HomeSmart Inspections

NJ License # G100091500

Home Inspection

Much More Than Just a Report

An inspection identifies problems and offers solutions!

What is a home inspection?
A home inspection is an objective visual examination of the physical structure and systems of a house, from the roof to the foundation.

Why do I need a home inspection?
Buying a home could be the largest single investment you will ever make. To minimize unpleasant surprises and unexpected difficulties, you’ll want to learn as much as you can about the newly constructed or existing home before you buy it. A home inspection may identify the need for major repairs or builder oversights, as well as the need for maintenance to keep it in good shape. After the inspection, you will know more about the house, which will allow you to make decisions with confidence.

If you’re already a homeowner, a home inspection can identify problems in the making and suggest preventative measures that might help you avoid costly future repairs.

If you’re planning to sell your home, a home inspection can give you an opportunity to make repairs that will put the house in better selling condition.

What does a home inspection include?
The standard home inspection report will cover the condition of the following:

  • Heating System
  • Central Air Conditioning System (Temperature Permitting)
  • Interior Plumbing
  • Electrical Systems
  • The Structural Components: roof, attic, visible insulation, walls, ceilings, floors, windows, doors, foundation, and basement
  • Exterior Features: sidewalks, driveway, retaining walls, porches, decks, garages, and patios

Why can’t I do it myself?

Even the most experienced homeowner lacks the knowledge and expertise of a professional home inspector. An inspector is familiar with the elements of home construction, maintenance, and home safety. All New Jersey inspectors are required to undergo rigorous classroom and hands-on training to be licensed by the state and must also attend continuing education classes each year to keep their credentials up to date. For this reason, most mortgage companies require the home inspection to be performed by a state licensed professional home inspector.

Can a house fail an inspection?
No. A professional home inspection is an examination of the current condition of a house. It is not an appraisal, which determines market value. It is not a municipal inspection, which verifies local code compliance. A home inspector, therefore, will not pass or fail a house, but rather describe its physical condition and indicate which components and systems may need major repair or replacement.

Do I need to be there?
While it’s not required that you be present for the inspection, it is highly recommended. You will be able to observe the inspector and ask questions as you learn about the condition of the home and how to maintain it.

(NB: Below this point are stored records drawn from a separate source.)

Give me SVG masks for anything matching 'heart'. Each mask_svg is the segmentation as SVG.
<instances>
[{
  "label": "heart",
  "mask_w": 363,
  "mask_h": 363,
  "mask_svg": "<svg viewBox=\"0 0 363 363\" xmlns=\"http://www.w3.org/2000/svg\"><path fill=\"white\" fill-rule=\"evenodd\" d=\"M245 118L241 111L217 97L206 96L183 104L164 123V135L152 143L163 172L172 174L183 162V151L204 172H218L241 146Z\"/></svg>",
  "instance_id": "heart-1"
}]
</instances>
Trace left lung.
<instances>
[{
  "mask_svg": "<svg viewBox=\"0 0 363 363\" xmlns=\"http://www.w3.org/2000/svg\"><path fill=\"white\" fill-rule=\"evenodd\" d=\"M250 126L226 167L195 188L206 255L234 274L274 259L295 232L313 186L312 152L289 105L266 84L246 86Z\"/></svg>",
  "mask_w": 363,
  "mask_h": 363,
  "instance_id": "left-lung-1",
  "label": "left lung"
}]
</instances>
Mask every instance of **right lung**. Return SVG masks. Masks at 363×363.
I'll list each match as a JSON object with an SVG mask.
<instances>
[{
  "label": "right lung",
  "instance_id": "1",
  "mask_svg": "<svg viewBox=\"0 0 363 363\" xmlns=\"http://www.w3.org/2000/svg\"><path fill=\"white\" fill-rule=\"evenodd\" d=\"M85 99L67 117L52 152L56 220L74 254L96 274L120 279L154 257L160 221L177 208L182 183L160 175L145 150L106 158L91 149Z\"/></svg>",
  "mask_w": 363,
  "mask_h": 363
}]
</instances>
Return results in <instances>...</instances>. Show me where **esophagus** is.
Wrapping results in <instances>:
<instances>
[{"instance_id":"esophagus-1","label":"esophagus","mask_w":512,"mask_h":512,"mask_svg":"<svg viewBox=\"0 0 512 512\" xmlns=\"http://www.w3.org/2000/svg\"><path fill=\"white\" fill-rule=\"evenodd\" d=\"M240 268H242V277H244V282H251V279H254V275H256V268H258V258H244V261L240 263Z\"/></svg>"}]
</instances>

What if a report reveals problems?
No house is perfect. If the inspector identifies problems, it doesn’t mean you should or shouldn’t buy the house, only that you will know in advance what to expect. If your budget is tight, or if you don’t want to become involved in future repair work, this information will be important to you. If major problems are found, the seller may agree to make repairs or offer to lower the purchase price.

Every inspection includes an evaluation of the visible and accessible major components of the house including:

  • Central Heating and Cooling Systems
  • Interior Electrical and Plumbing Systems
  • Roofing and Flashing
  • Walls, Ceilings, Floors
  • Windows and Doors
  • Basement, Crawl Space, and Slab Structures
  • Foundation and Framing
  • Subsurface Water Penetration
  • Insulation and Ventilation
  • Exterior Siding
  • Plus many other items

Whether you are a first-time or an experienced home buyer, we recommend that you accompany the inspector so that your questions can be addressed personally. It is an excellent way for you to acquire important information about the house, obtain maintenance suggestions, and become more familiar with the major systems of your new home. You may want to ask the homeowner to assist you by making available all pertinent information about the house, such as fuel bills, repair information, etc.